# Show us your RV



## 97785 (Feb 19, 2006)

I would be interested to see what RV's people own as i'm sure many others would. Please post pics of your rigs and location.


----------



## 88927 (May 10, 2005)

Whoa
This could be used as a thieves directory....

I have a XXXXX and it is located at XXXXX and the alarm system is XXXXX etc....

Many RV owners already have pictures dotted around the many albums on the site if anyone cares to look for them.

Nice idea but ....
What do others think or am I being cynical again???

Keith

Ps. Welcome to our community and please keep coming up with ideas (I am just a little protective of my RV)


----------



## LC1962 (Oct 6, 2005)

Kool it Keith. :lol: ..I don't think wbd intends us to give out such sensitive and detailed info...I'll happily set the ball rolling with a piccy of our baby rig, a 2001 24ft Dutchmen Express, slide model.

=-=-=-=-=

• **To be done**:
1. Decide whether each statement agrees with the RV thread, answering yes or no and quoting the text's deciding words: (a) The opening post asks people to share pictures of their rigs and location. (b) Keith says RV owners have not yet put any pictures on the site. (c) LC1962's rig is a 2001 24ft Dutchmen Express.
2. Carry on the RV thread, starting after its last post's final sentence.
The items play no part in what is asked here.

=-=-=-=-=

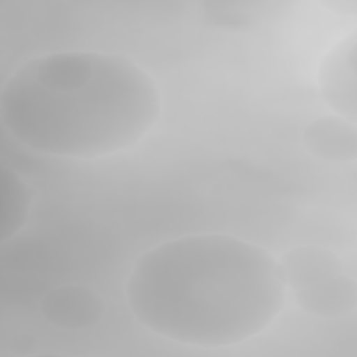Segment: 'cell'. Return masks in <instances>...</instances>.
Listing matches in <instances>:
<instances>
[{"mask_svg":"<svg viewBox=\"0 0 357 357\" xmlns=\"http://www.w3.org/2000/svg\"><path fill=\"white\" fill-rule=\"evenodd\" d=\"M124 294L132 317L151 333L216 349L266 331L289 291L278 258L266 248L231 234L197 233L144 251Z\"/></svg>","mask_w":357,"mask_h":357,"instance_id":"6da1fadb","label":"cell"},{"mask_svg":"<svg viewBox=\"0 0 357 357\" xmlns=\"http://www.w3.org/2000/svg\"><path fill=\"white\" fill-rule=\"evenodd\" d=\"M162 98L134 60L99 50H60L20 64L0 91L10 137L46 156L95 159L138 145L158 124Z\"/></svg>","mask_w":357,"mask_h":357,"instance_id":"7a4b0ae2","label":"cell"},{"mask_svg":"<svg viewBox=\"0 0 357 357\" xmlns=\"http://www.w3.org/2000/svg\"><path fill=\"white\" fill-rule=\"evenodd\" d=\"M357 39L356 32L339 39L322 57L317 82L322 102L333 114L357 117Z\"/></svg>","mask_w":357,"mask_h":357,"instance_id":"3957f363","label":"cell"},{"mask_svg":"<svg viewBox=\"0 0 357 357\" xmlns=\"http://www.w3.org/2000/svg\"><path fill=\"white\" fill-rule=\"evenodd\" d=\"M102 297L82 284H64L52 289L40 303L42 317L53 326L78 331L95 326L105 314Z\"/></svg>","mask_w":357,"mask_h":357,"instance_id":"277c9868","label":"cell"},{"mask_svg":"<svg viewBox=\"0 0 357 357\" xmlns=\"http://www.w3.org/2000/svg\"><path fill=\"white\" fill-rule=\"evenodd\" d=\"M301 141L314 158L325 162L347 163L357 158L356 121L333 113L310 121Z\"/></svg>","mask_w":357,"mask_h":357,"instance_id":"5b68a950","label":"cell"},{"mask_svg":"<svg viewBox=\"0 0 357 357\" xmlns=\"http://www.w3.org/2000/svg\"><path fill=\"white\" fill-rule=\"evenodd\" d=\"M287 291L310 287L326 278L346 272L344 262L321 245H297L278 258Z\"/></svg>","mask_w":357,"mask_h":357,"instance_id":"8992f818","label":"cell"},{"mask_svg":"<svg viewBox=\"0 0 357 357\" xmlns=\"http://www.w3.org/2000/svg\"><path fill=\"white\" fill-rule=\"evenodd\" d=\"M307 314L318 318H342L357 305V284L347 272L326 278L310 287L291 293Z\"/></svg>","mask_w":357,"mask_h":357,"instance_id":"52a82bcc","label":"cell"},{"mask_svg":"<svg viewBox=\"0 0 357 357\" xmlns=\"http://www.w3.org/2000/svg\"><path fill=\"white\" fill-rule=\"evenodd\" d=\"M33 204L29 184L13 169L0 172V241L15 237L25 226Z\"/></svg>","mask_w":357,"mask_h":357,"instance_id":"ba28073f","label":"cell"}]
</instances>
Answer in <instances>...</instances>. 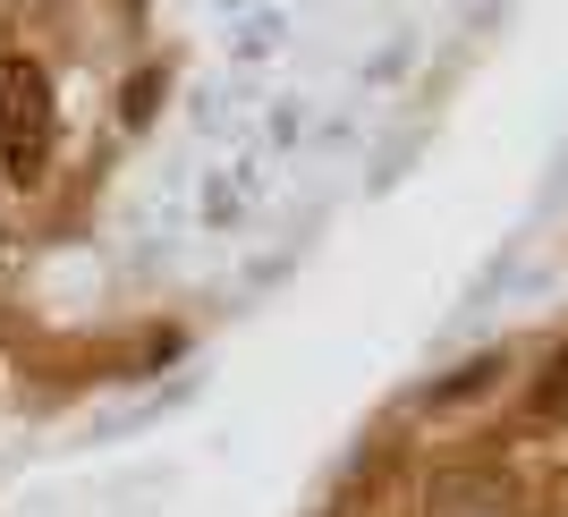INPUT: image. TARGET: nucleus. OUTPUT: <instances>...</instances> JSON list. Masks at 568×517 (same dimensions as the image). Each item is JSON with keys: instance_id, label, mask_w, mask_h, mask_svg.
<instances>
[{"instance_id": "20e7f679", "label": "nucleus", "mask_w": 568, "mask_h": 517, "mask_svg": "<svg viewBox=\"0 0 568 517\" xmlns=\"http://www.w3.org/2000/svg\"><path fill=\"white\" fill-rule=\"evenodd\" d=\"M153 102H162V69L128 77V94H119V119H128V128H144V119H153Z\"/></svg>"}, {"instance_id": "f257e3e1", "label": "nucleus", "mask_w": 568, "mask_h": 517, "mask_svg": "<svg viewBox=\"0 0 568 517\" xmlns=\"http://www.w3.org/2000/svg\"><path fill=\"white\" fill-rule=\"evenodd\" d=\"M51 162V77L34 60H0V170L34 179Z\"/></svg>"}, {"instance_id": "f03ea898", "label": "nucleus", "mask_w": 568, "mask_h": 517, "mask_svg": "<svg viewBox=\"0 0 568 517\" xmlns=\"http://www.w3.org/2000/svg\"><path fill=\"white\" fill-rule=\"evenodd\" d=\"M493 382H500V356H475V365H458V374L433 382V407H467L475 391H493Z\"/></svg>"}, {"instance_id": "7ed1b4c3", "label": "nucleus", "mask_w": 568, "mask_h": 517, "mask_svg": "<svg viewBox=\"0 0 568 517\" xmlns=\"http://www.w3.org/2000/svg\"><path fill=\"white\" fill-rule=\"evenodd\" d=\"M535 416H544V424H560V416H568V348L551 356L544 374H535Z\"/></svg>"}]
</instances>
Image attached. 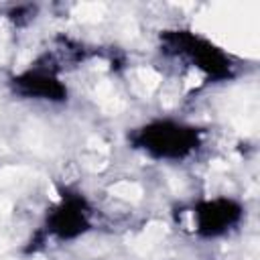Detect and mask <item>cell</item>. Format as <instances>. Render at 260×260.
Instances as JSON below:
<instances>
[{
  "label": "cell",
  "mask_w": 260,
  "mask_h": 260,
  "mask_svg": "<svg viewBox=\"0 0 260 260\" xmlns=\"http://www.w3.org/2000/svg\"><path fill=\"white\" fill-rule=\"evenodd\" d=\"M49 232L59 240H69L75 236H81L85 230H89V211L85 207V201L77 195L63 197L55 211L49 215Z\"/></svg>",
  "instance_id": "3957f363"
},
{
  "label": "cell",
  "mask_w": 260,
  "mask_h": 260,
  "mask_svg": "<svg viewBox=\"0 0 260 260\" xmlns=\"http://www.w3.org/2000/svg\"><path fill=\"white\" fill-rule=\"evenodd\" d=\"M199 128L169 118L150 120L130 134V142L136 150L158 160L187 158L199 146Z\"/></svg>",
  "instance_id": "6da1fadb"
},
{
  "label": "cell",
  "mask_w": 260,
  "mask_h": 260,
  "mask_svg": "<svg viewBox=\"0 0 260 260\" xmlns=\"http://www.w3.org/2000/svg\"><path fill=\"white\" fill-rule=\"evenodd\" d=\"M244 217V207L228 197L201 199L187 209V221L199 238H219L236 230Z\"/></svg>",
  "instance_id": "7a4b0ae2"
}]
</instances>
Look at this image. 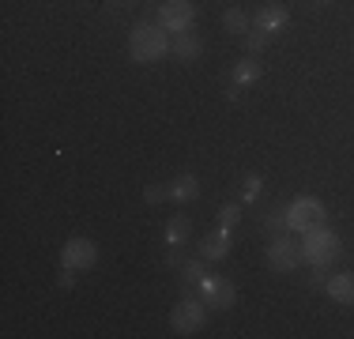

=-=-=-=-=

• **Task-by-task results**:
1.
(a) Yes: "Please post pics of your rigs and location."
(b) No: "Many RV owners already have pictures dotted around the many albums on the site if anyone cares to look for them."
(c) Yes: "a piccy of our baby rig, a 2001 24ft Dutchmen Express, slide model."

2.
We're based somewhere in the soggy Cotswolds (she has 3 big brothers due very soon :wink: ).


----------



## olley (May 1, 2005)

Not cynical Kands just ...............................

paranoid  :lol: :lol: :lol:

Olley


----------



## 88927 (May 10, 2005)

Sorry
Didn't mean to suggest that wbd intended to do anything of the sort, just trying to point out that this is an open forum and it MAY make interesting reading for the less desirable elements of our society....

You are probably right Ollie, but am I wrong to be so??? :lol: :lol: I would rather keep my RV than have a crime number and be entitled to Victim Counselling.... :roll: :roll: 

Keith


----------



## 97785 (Feb 19, 2006)

Hi guys,

Sorry if this post is causing problems. I was just interested to see what american motorhomes were out here in the UK, thats all.

Craig


----------



## 88927 (May 10, 2005)

Hi Craig

Don't be concerned, you have not caused any problems at all mate. I am just , as Olley says, paranoid......
I am sure we will all produce pictures for you. In the meantime you can look at some of the albums on here and see plenty of photos of our RV's.
Also if you search the American RV forums (there are two) you can read plenty about our experiences with RV's too.

Happy viewing :lol: :lol: :lol: 

Keith


----------



## zaskar (Jun 6, 2005)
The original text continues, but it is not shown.